SHA a “Formative Program”
Part of my job is to follow the trends happening in the field of history organizations. For the most part I get this information from blogs I follow, Twitter or LinkedIn, or just folks sending me an email.
(In the case of this article, “Selling history: Museums, sites find creative ways to attract patrons,” I saw it on Twitter and via email.)
Many of us know all too well the challenge of presenting history’s fascinating stories to an often disengaged public. As the article notes, “That challenge forces the managers of historical sites and museums to be alert to ways of telling their stories that sometimes seem far removed from history.”

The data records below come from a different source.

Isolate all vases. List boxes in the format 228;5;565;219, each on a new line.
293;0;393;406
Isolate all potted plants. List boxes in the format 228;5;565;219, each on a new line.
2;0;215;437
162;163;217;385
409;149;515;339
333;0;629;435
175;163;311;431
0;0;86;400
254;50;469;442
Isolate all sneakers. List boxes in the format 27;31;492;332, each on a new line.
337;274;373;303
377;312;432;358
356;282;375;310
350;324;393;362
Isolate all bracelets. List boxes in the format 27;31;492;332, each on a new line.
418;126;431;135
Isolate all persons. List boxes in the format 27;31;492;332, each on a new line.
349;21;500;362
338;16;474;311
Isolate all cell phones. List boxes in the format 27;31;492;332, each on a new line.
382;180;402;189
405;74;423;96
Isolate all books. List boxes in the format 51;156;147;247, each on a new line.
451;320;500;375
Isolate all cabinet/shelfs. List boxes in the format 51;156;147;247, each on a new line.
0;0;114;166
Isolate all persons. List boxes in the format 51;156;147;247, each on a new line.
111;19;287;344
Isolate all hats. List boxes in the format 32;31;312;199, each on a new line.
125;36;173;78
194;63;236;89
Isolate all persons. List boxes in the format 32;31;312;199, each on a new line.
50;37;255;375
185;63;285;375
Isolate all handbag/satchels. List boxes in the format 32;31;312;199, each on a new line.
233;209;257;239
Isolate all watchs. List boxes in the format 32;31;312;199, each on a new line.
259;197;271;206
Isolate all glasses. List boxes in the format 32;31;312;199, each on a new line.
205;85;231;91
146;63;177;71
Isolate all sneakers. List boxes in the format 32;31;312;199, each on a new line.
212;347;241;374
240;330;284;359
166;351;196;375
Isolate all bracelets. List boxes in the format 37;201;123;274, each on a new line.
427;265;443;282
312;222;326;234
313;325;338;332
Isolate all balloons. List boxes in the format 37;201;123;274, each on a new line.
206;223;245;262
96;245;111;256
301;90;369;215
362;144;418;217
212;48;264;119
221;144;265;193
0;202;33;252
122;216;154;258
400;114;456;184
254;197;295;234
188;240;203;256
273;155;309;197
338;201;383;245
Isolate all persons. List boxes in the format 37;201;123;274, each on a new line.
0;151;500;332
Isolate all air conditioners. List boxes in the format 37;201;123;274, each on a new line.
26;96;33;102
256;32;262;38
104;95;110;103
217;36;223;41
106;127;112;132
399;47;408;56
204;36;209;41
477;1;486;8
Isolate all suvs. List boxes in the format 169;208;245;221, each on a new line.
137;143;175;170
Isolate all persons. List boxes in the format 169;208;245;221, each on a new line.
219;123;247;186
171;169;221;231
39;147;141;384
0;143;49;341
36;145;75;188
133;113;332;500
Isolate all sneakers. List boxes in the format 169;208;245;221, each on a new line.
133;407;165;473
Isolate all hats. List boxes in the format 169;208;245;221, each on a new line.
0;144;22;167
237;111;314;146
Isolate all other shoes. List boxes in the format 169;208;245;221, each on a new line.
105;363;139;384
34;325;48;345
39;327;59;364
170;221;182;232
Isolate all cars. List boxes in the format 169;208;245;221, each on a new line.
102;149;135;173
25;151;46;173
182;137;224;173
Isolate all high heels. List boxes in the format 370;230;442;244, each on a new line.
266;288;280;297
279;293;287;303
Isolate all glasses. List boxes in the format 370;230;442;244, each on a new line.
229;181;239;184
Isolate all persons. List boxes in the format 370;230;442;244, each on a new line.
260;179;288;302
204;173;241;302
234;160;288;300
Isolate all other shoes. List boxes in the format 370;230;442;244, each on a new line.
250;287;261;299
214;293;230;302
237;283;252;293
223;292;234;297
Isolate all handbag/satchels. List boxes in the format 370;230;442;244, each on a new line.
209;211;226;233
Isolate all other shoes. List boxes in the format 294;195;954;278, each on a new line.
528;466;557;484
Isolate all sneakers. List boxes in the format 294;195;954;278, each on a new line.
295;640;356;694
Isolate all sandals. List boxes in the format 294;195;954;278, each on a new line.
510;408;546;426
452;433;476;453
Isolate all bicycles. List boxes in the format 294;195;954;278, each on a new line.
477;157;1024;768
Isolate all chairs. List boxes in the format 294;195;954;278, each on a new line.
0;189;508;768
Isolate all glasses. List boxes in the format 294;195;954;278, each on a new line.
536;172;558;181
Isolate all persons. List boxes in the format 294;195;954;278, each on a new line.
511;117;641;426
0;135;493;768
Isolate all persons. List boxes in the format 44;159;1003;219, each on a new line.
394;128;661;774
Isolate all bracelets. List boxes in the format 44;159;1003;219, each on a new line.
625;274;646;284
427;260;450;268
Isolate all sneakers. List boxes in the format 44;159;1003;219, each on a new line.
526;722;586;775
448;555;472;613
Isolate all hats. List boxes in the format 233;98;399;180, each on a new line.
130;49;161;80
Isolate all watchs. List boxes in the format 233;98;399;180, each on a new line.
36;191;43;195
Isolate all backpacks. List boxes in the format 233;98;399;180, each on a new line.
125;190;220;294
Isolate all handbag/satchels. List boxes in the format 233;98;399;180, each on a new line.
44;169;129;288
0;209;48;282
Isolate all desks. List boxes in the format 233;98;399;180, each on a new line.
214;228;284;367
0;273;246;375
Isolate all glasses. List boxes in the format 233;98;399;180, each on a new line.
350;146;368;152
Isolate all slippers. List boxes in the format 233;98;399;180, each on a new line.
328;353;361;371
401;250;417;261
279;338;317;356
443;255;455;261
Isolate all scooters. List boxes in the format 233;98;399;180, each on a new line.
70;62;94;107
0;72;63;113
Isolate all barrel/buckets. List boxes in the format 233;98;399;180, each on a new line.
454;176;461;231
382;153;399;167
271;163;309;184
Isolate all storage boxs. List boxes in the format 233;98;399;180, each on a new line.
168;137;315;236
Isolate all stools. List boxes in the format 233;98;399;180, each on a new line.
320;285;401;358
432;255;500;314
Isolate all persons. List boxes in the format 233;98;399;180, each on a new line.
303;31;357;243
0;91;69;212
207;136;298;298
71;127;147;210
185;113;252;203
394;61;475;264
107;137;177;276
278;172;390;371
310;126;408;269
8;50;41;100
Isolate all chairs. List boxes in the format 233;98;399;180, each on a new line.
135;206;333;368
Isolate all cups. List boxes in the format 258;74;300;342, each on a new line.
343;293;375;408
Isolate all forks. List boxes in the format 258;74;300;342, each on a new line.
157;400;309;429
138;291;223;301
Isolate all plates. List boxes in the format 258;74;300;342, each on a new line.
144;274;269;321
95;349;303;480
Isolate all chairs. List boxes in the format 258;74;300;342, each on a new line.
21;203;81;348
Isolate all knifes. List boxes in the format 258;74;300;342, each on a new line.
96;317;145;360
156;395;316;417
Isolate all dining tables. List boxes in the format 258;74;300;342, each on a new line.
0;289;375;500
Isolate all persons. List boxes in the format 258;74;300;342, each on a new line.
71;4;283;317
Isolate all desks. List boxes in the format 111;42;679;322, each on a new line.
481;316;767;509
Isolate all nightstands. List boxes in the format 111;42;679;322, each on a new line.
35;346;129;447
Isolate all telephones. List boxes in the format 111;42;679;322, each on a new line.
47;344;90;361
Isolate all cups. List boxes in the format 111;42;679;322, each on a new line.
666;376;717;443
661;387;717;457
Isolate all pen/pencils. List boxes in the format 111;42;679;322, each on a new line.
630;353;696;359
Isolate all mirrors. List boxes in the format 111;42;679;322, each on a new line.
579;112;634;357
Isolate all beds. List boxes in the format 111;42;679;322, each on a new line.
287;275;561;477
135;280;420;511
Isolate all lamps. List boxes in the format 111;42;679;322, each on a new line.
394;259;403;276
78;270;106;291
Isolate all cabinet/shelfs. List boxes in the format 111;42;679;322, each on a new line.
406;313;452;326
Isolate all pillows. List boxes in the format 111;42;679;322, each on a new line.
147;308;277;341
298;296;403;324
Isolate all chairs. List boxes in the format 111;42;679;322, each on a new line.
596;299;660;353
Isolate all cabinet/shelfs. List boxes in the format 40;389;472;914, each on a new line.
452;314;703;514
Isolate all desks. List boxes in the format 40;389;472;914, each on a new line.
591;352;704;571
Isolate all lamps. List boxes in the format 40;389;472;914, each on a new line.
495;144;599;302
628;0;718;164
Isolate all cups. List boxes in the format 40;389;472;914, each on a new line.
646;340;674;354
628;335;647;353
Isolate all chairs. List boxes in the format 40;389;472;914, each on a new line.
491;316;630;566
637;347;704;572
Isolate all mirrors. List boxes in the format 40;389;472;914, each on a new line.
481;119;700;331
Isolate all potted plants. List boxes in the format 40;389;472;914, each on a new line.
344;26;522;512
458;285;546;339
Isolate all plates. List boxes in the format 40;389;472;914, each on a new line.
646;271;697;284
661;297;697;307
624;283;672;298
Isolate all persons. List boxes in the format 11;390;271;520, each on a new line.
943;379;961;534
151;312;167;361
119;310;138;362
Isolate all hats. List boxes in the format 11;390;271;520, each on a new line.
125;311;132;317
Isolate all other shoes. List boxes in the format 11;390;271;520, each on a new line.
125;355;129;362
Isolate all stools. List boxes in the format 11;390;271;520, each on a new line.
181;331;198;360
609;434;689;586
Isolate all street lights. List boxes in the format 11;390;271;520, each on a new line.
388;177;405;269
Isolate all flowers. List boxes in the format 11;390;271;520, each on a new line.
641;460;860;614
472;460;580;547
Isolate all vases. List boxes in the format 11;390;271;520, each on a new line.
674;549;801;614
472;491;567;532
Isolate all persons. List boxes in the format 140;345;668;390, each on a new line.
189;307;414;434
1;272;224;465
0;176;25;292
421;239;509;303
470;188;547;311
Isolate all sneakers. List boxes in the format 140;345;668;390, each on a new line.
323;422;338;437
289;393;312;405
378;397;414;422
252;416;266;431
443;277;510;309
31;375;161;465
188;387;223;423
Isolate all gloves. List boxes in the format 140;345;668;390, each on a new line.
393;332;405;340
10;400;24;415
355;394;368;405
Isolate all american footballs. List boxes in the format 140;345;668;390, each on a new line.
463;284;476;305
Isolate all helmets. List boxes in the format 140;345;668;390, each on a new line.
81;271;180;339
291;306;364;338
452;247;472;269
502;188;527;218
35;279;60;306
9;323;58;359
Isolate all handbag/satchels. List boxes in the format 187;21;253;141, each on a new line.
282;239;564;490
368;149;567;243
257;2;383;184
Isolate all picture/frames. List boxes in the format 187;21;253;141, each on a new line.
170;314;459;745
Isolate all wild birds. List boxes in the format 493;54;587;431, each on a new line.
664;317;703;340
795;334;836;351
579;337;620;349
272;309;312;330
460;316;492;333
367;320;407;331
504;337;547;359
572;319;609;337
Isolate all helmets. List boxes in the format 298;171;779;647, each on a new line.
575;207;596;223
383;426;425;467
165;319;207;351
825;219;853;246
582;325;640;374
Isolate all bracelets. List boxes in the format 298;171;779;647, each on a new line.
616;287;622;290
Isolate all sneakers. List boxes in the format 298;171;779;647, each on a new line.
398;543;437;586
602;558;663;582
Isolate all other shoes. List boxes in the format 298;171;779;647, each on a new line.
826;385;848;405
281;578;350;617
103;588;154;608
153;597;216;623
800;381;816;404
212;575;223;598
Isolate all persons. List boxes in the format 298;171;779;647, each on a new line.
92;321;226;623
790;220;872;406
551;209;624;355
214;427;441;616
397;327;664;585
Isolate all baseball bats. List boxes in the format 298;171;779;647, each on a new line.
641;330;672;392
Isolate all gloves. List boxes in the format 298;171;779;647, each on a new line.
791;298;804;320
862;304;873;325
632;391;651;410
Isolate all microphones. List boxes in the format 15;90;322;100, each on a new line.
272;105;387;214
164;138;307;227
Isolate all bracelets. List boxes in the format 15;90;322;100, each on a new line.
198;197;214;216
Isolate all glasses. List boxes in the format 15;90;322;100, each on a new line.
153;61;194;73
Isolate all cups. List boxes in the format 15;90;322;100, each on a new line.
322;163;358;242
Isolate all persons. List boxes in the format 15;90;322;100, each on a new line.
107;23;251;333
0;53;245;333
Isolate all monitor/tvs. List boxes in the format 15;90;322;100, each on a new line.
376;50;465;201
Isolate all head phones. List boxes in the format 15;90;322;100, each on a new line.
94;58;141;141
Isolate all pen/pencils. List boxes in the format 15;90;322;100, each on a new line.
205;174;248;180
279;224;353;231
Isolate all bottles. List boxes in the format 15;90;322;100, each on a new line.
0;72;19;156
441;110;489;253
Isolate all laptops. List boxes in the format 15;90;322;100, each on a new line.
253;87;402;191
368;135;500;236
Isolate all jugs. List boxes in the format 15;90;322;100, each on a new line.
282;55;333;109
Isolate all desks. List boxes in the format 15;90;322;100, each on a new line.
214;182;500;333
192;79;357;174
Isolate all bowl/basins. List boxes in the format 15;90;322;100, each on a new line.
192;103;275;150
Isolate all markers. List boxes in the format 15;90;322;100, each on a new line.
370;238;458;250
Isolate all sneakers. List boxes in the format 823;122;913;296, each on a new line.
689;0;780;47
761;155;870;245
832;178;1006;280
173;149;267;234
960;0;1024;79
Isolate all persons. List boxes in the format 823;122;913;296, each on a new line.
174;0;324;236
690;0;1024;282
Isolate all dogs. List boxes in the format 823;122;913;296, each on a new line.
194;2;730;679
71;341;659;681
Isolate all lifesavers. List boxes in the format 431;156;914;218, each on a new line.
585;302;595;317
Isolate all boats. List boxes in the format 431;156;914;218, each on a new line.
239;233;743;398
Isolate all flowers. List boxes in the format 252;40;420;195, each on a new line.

What struck me was not as much the content of the article, rather, it’s a quote from Andy Masich, who attended SHA in 1982:
“You can’t force things on an audience,” he said. “You have to match the medium with the audience.”
Masich says such thinking is more common now, but in the late 1970s when he was in graduate school, he never encountered it until he went to a seminar for historical administration at Williamsburg, Va. He calls that event a “formative program” in his thinking of steering a museum.
What the author Bob Karlovits calls “a seminar for historical administration” was actually “The Seminar for Historical Administration”- now Developing History Leaders @SHA.
Thirty years later, the experience still resonates with Andy. How will SHA impact your career?